Nel tempo dell’eccesso narrativo, abitare resta uno degli ultimi atti autentici di costruzione identitaria. Non come gesto funzionale, ma come tensione estetica, come ansia formale, come desiderio organizzato. In questa traiettoria si colloca La casa del silenzio imperfetto, mostra ideata da HoperAperta, piattaforma ibrida che da anni muove tra arte, design e architettura con progetti mai ovvi, qui in collaborazione con Confindustria Salerno e ospitata dal 21 maggio al 31 agosto 2025 negli spazi della Pinacoteca Provinciale di Palazzo Pinto, cuore nobile del centro storico cittadino.
Non è una mostra sulla casa. È una casa fatta mostra. Un dispositivo installativo dove l’intimità viene esposta, la domesticità smembrata, l’abitare restituito alla sua dimensione ambigua: accogliente e disturbante, piena e mancante, ordinata e implosa. A guidare il progetto curatoriale, Maurizio Barberis e Patrizia Catalano, che elaborano un percorso privo di gerarchie, disseminato di episodi visivi e testuali, in cui la figura del collezionista – flâneur ossessivo, archivista dell’invisibile – diventa l’anima inquieta dello spazio espositivo.
Il collezionista, qui, non possiede: compone. Non seleziona: stratifica. La mostra è il suo specchio distorto, una topografia del desiderio, fatta di accumulo e imperfezione, dove il design non è complemento d’arredo ma scrittura abitata, dove l’oggetto perde la funzione per farsi racconto.
Il titolo, La casa del silenzio imperfetto, è dichiarazione programmatica: il silenzio non è quiete, è sospensione. L’imperfezione non è difetto, è respiro. Il progetto si articola in sezioni evocative – La Maison que j’habite, Sei stanze per una casa dal silenzio imperfetto, Dal Giardino delle Delizie di Bosch, Sette pezzi facili – che non offrono rassicurazioni, ma varchi. Ogni stanza è una possibilità, ogni oggetto un’interferenza. Si attraversano funzioni (abitare, sostare, osservare), ma anche materie, stati d’animo, ore del giorno: tutto contribuisce a disegnare un interno psichico, mai neutro, sempre mobile.

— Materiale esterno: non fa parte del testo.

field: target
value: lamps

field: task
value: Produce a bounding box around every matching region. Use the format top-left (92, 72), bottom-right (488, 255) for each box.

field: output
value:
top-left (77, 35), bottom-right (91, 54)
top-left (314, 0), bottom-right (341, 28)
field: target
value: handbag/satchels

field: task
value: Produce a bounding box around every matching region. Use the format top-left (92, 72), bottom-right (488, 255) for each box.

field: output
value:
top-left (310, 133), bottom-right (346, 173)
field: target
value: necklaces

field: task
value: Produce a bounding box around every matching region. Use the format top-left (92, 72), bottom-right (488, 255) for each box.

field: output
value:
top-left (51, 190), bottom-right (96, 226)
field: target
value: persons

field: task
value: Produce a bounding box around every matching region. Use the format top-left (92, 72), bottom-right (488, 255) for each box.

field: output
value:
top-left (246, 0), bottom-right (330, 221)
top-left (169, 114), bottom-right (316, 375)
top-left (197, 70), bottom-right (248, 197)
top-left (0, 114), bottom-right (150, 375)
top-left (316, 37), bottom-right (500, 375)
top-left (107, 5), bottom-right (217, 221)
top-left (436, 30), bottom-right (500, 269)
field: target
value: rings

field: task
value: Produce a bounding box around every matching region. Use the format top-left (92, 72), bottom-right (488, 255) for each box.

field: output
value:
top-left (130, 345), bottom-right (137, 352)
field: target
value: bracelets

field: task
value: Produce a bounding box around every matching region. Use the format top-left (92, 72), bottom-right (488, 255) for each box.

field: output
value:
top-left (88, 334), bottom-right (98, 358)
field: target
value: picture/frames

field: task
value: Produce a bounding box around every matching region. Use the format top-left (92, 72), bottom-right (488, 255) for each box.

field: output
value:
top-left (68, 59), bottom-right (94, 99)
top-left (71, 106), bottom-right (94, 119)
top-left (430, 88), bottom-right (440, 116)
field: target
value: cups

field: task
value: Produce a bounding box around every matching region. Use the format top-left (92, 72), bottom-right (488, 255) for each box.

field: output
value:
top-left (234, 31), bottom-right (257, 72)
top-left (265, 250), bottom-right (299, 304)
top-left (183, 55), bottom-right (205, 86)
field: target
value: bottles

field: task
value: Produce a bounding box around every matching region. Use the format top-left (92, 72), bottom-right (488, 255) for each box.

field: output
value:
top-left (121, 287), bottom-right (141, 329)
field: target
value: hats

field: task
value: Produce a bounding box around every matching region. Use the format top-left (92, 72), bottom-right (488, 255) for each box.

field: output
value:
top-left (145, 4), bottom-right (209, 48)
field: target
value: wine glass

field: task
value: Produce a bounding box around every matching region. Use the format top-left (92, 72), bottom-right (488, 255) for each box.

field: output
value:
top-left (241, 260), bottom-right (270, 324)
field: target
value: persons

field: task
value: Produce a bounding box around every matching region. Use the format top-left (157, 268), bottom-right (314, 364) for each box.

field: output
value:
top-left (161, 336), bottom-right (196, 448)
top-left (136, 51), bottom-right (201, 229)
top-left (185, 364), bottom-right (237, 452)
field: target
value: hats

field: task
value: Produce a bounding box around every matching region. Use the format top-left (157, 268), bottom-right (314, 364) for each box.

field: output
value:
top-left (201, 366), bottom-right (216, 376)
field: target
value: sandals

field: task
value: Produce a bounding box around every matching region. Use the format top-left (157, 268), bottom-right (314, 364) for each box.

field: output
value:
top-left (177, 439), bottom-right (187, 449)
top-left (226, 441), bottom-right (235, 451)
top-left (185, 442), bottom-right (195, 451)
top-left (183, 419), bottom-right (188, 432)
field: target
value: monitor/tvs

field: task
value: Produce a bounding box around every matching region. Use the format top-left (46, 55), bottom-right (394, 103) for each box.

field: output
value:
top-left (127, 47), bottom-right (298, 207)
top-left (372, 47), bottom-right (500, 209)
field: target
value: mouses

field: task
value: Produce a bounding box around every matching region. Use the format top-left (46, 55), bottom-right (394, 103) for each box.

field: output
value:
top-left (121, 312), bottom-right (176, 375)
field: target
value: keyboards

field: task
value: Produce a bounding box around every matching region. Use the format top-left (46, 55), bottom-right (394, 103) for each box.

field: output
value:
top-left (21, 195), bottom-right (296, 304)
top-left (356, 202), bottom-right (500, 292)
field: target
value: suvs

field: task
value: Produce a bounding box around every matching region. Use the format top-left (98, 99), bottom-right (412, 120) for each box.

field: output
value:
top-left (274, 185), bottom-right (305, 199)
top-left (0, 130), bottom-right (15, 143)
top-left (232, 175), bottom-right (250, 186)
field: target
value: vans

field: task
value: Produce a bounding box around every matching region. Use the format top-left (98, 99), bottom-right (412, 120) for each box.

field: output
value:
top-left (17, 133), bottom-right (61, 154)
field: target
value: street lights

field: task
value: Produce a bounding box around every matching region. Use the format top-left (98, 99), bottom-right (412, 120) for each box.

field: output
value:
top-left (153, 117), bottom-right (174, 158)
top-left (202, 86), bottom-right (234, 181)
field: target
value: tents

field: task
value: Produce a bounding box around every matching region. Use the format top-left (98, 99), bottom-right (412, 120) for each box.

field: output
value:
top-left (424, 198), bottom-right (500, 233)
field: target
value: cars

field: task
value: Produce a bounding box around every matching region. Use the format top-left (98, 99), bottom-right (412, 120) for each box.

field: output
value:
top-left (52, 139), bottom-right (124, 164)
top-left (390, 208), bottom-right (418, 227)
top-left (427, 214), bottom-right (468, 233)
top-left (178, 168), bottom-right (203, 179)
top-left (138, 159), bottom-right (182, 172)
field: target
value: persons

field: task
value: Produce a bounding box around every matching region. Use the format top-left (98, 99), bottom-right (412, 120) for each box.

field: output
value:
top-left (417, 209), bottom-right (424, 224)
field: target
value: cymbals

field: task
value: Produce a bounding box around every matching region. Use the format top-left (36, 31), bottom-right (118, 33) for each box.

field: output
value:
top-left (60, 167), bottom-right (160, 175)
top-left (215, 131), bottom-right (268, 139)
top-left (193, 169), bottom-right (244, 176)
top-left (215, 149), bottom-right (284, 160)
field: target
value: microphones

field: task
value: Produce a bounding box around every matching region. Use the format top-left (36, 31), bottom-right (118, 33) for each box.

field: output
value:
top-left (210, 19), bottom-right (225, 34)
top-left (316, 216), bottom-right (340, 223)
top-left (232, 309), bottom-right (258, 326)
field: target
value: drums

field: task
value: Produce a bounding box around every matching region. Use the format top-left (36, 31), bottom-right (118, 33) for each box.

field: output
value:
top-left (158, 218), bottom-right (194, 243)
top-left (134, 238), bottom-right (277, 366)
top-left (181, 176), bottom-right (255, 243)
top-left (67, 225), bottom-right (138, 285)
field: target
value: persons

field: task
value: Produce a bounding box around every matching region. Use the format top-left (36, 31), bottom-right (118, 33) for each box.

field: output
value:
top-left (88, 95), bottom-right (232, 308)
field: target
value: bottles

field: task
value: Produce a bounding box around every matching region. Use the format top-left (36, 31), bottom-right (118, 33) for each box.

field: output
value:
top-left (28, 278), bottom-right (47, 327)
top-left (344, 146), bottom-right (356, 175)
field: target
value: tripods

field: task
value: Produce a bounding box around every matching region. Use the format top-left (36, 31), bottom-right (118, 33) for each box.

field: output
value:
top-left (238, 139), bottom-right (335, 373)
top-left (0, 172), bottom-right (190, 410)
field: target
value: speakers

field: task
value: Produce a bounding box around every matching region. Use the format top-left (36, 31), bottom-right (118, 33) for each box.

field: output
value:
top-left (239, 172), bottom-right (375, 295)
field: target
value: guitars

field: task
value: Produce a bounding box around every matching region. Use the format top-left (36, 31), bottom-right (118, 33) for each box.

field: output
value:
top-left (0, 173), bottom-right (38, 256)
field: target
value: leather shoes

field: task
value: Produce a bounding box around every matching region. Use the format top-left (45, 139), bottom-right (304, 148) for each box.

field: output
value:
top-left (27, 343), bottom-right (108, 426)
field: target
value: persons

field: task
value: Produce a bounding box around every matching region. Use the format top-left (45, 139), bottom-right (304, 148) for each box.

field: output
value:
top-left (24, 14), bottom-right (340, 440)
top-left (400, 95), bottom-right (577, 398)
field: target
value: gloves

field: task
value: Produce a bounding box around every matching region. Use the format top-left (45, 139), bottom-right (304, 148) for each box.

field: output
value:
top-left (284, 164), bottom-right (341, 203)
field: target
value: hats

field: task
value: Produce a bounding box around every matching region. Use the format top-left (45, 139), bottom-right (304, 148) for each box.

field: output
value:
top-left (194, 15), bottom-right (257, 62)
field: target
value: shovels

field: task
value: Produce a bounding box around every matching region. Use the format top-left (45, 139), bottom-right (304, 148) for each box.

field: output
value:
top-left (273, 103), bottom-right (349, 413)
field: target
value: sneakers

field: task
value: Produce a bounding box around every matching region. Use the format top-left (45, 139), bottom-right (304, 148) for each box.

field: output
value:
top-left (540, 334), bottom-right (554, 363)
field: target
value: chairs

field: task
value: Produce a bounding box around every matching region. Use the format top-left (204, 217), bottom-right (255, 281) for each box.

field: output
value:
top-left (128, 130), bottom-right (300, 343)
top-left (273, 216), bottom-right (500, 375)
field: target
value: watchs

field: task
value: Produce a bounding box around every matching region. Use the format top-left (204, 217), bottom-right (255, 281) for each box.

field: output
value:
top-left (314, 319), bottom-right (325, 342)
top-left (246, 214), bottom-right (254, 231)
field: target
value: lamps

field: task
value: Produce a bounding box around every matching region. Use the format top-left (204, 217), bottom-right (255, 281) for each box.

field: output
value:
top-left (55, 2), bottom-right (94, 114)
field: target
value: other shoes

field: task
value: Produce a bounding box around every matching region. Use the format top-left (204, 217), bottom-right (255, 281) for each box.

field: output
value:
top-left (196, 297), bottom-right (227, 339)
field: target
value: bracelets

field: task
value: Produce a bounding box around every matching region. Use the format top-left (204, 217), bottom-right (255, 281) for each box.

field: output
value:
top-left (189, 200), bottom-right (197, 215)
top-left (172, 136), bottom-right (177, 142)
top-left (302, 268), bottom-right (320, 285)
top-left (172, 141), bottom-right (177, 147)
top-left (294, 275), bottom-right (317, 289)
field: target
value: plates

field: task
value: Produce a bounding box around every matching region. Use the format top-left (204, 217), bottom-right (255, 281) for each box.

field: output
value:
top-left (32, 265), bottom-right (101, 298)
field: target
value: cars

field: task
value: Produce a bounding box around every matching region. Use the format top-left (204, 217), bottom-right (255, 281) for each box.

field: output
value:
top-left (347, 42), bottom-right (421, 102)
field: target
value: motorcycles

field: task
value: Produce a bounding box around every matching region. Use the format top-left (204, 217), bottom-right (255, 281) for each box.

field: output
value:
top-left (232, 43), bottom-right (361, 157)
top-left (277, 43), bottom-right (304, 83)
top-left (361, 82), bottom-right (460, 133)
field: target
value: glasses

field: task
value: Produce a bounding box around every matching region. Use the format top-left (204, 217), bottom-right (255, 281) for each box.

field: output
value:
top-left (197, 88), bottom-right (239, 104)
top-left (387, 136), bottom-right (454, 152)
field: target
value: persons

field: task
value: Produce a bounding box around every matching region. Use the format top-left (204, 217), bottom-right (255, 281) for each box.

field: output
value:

In mostra, le opere di Mark Anderson, Alfonso Femia, Francesca Grassi, Duccio Grassi, Ugo Marano, Claudia Regge, Giulio Rigoni, Federico Spagnulo, Dorian X, Carmelo Zappulla, tra gli altri, restituiscono un panorama visivo frastagliato e vitale. Nessuna linearità, nessun racconto a tesi: solo frammenti, materiali, citazioni, affioramenti. A sorreggere questa architettura sfuggente, l’intervento decisivo delle aziende del Gruppo Design di Confindustria Salerno, vere co-autrici dell’allestimento. Le materie – legno, marmo, vetro, metallo, luce – sono trattate come linguaggi, articolate in forma di racconto, grazie al lavoro congiunto di realtà come AR.CE.A, Hebanon, Fornace De Martino, Lamberti Design, MT Plex, Grassi Pietre, Q Lighting, e altre, tutte impegnate in un design che non è celebrazione dell’eleganza, ma pratica critica del fare.
Questo lavoro collettivo, inserito nel palinsesto ufficiale della Salerno Design Week 2025 – diretto da Giovanna Basile e Stefania Rinaldi, con il supporto scientifico della Prof.ssa Vittoria Marino – segna una traiettoria diversa nel modo di intendere l’allestimento: non più contenitore ordinato, ma campo aperto di frizioni, abitare come frattura e invenzione.
La casa del silenzio imperfetto si muove così ai margini della definizione, come ogni spazio abitato che non vuole essere solo vissuto ma interrogato. È un gesto curatoriale colto e irregolare, che non ricerca la coerenza, ma l’intensità. Una mostra che non consola, non chiarisce, ma accende – un riflesso obliquo di quella tensione umana che chiamiamo “casa”.